Because telling teens not to do it does work. Slightly. It also leads to the same teens doing other stuff and justifying it.

But teaching kids how to have safe sex leads to safer sex.

This isn’t something that purity of ideology is going to help us. Statistics don’t bear it out. We have to choose.

If abstinence is more important than health, then we’re totally winning. But if we want both, then we have to put way more work into this thing than to say “don’t do it.”

We have to talk about relationships and expectations and what love looks like.

We have to stop calling something bad and horrible, but save it for when you’re married. Because that’s how you show you love them. With a terrible thing. Only now it’s awesome. Who are we fooling?

The double-talk is no better in leading our kids to healthy sexual lives than letting them learn about sex from their peers and the internet.

Let’s also admit that sex is good.

Sex is intimate and powerful. It connects us and brings two people into a place of unity like nothing else, complete with chemical euphoria.

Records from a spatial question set
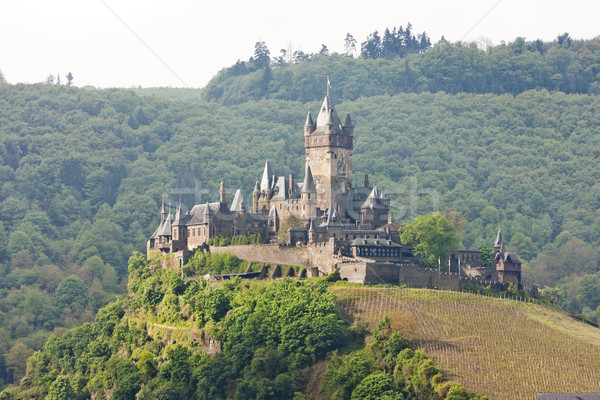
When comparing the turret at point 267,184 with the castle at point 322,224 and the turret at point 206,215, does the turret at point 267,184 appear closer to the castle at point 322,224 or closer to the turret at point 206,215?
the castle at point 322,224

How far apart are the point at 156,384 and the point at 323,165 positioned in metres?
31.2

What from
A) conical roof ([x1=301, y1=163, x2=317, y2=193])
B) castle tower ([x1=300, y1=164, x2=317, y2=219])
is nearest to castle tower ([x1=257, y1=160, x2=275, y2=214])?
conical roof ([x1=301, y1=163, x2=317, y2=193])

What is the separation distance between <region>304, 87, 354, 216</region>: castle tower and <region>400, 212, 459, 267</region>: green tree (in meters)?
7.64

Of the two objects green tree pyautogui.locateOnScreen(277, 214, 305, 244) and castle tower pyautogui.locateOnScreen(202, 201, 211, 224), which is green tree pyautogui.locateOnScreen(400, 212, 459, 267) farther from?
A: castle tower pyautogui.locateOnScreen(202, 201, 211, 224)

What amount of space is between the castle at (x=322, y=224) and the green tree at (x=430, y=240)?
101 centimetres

---

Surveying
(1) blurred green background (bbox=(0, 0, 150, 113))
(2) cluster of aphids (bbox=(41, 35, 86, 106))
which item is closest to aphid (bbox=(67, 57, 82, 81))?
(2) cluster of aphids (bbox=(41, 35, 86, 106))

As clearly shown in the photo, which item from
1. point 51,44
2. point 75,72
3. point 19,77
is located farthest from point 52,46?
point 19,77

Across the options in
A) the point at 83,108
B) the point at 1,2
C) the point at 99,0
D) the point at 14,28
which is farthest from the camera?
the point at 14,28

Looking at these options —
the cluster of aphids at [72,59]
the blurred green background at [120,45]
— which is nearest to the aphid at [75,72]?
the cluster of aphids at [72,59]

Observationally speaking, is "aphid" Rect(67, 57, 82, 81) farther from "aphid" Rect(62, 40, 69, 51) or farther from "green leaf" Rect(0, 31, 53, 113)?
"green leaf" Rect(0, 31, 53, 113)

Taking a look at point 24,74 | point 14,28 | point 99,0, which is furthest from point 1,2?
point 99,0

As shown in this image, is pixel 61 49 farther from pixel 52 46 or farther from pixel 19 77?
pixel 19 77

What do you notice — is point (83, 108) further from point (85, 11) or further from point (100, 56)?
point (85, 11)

DIRECTIONS FOR THIS TASK: Translate this sentence from the sex education text into Spanish: "We have to talk about relationships and expectations and what love looks like."

FULL SOLUTION: Tenemos que hablar de las relaciones, de las expectativas y de cómo es el amor.